After restarting the AI worker, check container health:
Check audio-to-text containers and logs
docker ps --filter name=livepeer-ai-runner
docker logs <audio-to-text-container> --tail 50
Verify registration:
Verify audio-to-text registration
# Your address should appear under audio-to-text at tools.livepeer.cloud
tools.livepeer.cloud/ai/network-capabilities

text-to-speech

text-to-speech synthesises natural speech from text input. Growing demand as AI video narration use cases expand on the network. VRAM: Varies by model
Pricing unit: Per character, or per millisecond of output audio (model-dependent)
Model: suno/bark is the documented baseline model for this pipeline.

aiModels.json entry

text-to-speech entry
{
  "pipeline": "text-to-speech",
  "model_id": "suno/bark",
  "price_per_unit": 5960465
}
price_per_unit is in wei per pricing unit.

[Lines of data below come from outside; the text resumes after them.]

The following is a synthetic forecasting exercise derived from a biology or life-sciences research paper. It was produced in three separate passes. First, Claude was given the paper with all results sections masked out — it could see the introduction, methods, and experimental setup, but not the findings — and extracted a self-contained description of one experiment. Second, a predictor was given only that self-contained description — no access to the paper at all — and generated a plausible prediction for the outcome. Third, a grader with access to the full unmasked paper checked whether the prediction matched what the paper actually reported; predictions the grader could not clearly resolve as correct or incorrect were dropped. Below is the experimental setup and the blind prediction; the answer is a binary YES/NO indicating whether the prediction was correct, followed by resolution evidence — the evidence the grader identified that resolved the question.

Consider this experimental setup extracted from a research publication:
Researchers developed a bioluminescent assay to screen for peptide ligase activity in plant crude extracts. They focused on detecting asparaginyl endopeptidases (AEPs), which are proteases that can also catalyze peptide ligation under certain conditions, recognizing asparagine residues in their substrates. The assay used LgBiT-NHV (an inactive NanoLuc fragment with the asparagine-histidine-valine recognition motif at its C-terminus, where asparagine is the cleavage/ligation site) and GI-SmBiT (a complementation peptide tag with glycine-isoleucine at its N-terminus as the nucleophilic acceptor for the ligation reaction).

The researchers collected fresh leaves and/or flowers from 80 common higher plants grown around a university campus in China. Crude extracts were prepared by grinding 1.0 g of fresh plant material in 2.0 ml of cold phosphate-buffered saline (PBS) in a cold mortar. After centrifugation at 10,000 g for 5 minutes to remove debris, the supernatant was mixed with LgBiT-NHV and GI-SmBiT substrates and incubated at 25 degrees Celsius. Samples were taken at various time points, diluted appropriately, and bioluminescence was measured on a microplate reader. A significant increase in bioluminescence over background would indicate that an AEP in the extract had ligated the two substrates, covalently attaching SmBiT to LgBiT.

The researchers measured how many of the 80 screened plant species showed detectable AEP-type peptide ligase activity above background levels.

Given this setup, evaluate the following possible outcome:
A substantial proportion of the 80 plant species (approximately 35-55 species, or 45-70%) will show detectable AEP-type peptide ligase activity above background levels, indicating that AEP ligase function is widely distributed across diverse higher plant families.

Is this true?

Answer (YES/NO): NO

Adjust based on the per-character or per-millisecond rate for your model.

Testing

After startup, verify the container is running and the pipeline appears registered at tools.livepeer.cloud/ai/network-capabilities under text-to-speech.

image-to-text

image-to-text generates text descriptions from images using a vision-language model. The low VRAM requirement makes this the most accessible AI pipeline for operators without high-end GPUs. VRAM: ~1–2 GB (BLIP large)
Pricing unit: Per input pixel
Entry point: Runs on 4 GB GPUs. Operators below the 24 GB diffusion threshold still participate through image-to-text and audio-to-text.

aiModels.json entry

image-to-text entry
{
  "pipeline": "image-to-text",
  "model_id": "Salesforce/blip-image-captioning-large",
  "price_per_unit": 1192093,
  "warm": true
}
1192093 wei per input pixel is approximately $0.000125 per megapixel at late-2025 ETH/USD rates. Image-to-text pricing is lower than diffusion pipelines because the compute cost is lower.

Testing

Inspect image-to-text container logs
docker logs image-to-text-container --tail 30
Check tools.livepeer.cloud/ai/network-capabilities for registration status.

segment-anything-2

segment-anything-2 (SAM2) performs promptable segmentation — given an image or video frame and a point or bounding box prompt, it returns pixel masks for the identified object or region. The pipeline is compute-intensive and has lower competition than diffusion pipelines. VRAM: 12–24 GB depending on model variant
Pricing unit: Per input pixel
Model variants: SAM2 has multiple size variants. facebook/sam2-hiera-large is the standard choice.

aiModels.json entry

segment-anything-2 entry
{
  "pipeline": "segment-anything-2",
  "model_id": "facebook/sam2-hiera-large",
  "price_per_unit": 4768371
}
segment-anything-2 usually stays cold until demand justifies the VRAM cost. The model then loads on the first request.

Testing

After the AI worker starts, verify the pipeline container is running:
Check segment-anything-2 containers
docker ps --filter name=livepeer-ai-runner
Check registration at tools.livepeer.cloud/ai/network-capabilities under segment-anything-2.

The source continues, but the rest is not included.